This script is not so well suited to monitoring and evaluation because it uses the Open Street Map (OSM) network as the road network dataset. This is best appreciated by taking the example of a road project. In order for a project to be represented on OSM, it must be manually added to the dataset by a user. The market accessibility would need to be calculated before and after the addition of the road to the dataset in order to detect a change (as represented, presumably, by shorter journeys for some O-D pairs).
The code draws extensively on the APIs that are now freely and commercially available to calculate travel times against the Open Street Map road network. It is pre-programmed to access three separate APIs, all of which return a travel time matrix, in seconds:
- Open Source Routing Machine (OSRM)
- Mapbox’s Matrix API (requires API key)
- Mapbox Traffic (requires API key) – provides travel times between O-D pairs adjusted for traffic, as defined at runtime / the time when the call is made.

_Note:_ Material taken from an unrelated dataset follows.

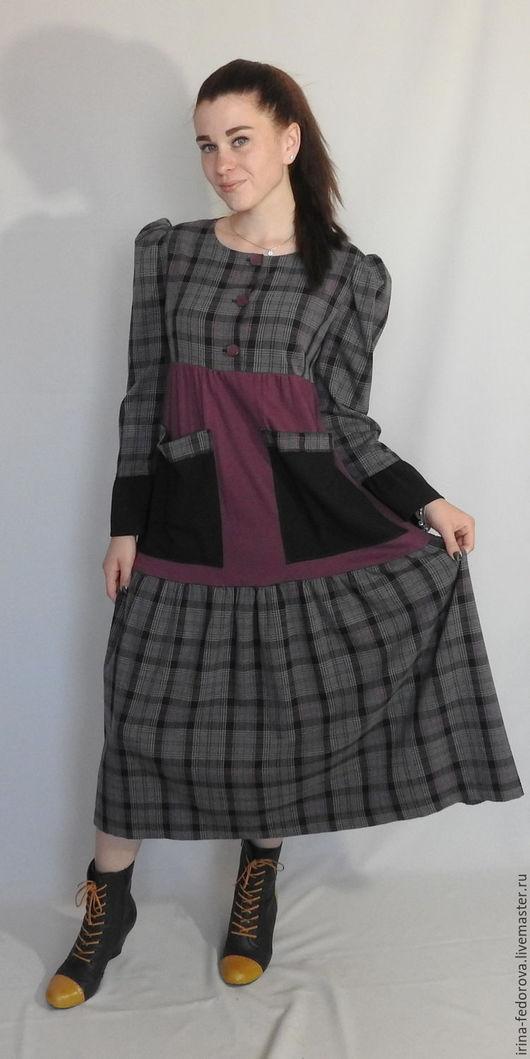 Платья ручной работы. Ярмарка Мастеров - ручная работа. Купить Платье в клетку в стиле Бохо. Handmade. Серый, клетчатое платье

The three APIs have a very similar structure, as represented by:
/directions-matrix/v1/{profile}/{coordinates}&{sources}&{destinations}
Each element will be dissected in turn:
{profile} – This determines whether the speeds returned are for walking, cycling or driving.
{coordinates} – This is the list of input coordinates, to include both sources and destinations. An input coordinate is entered in WGS 1984, longitude; latitude format; entries are separated by semi colons, and coordinate pairs by commas. There are certain limitations in terms of the input list length for each API, but the tool takes care of this.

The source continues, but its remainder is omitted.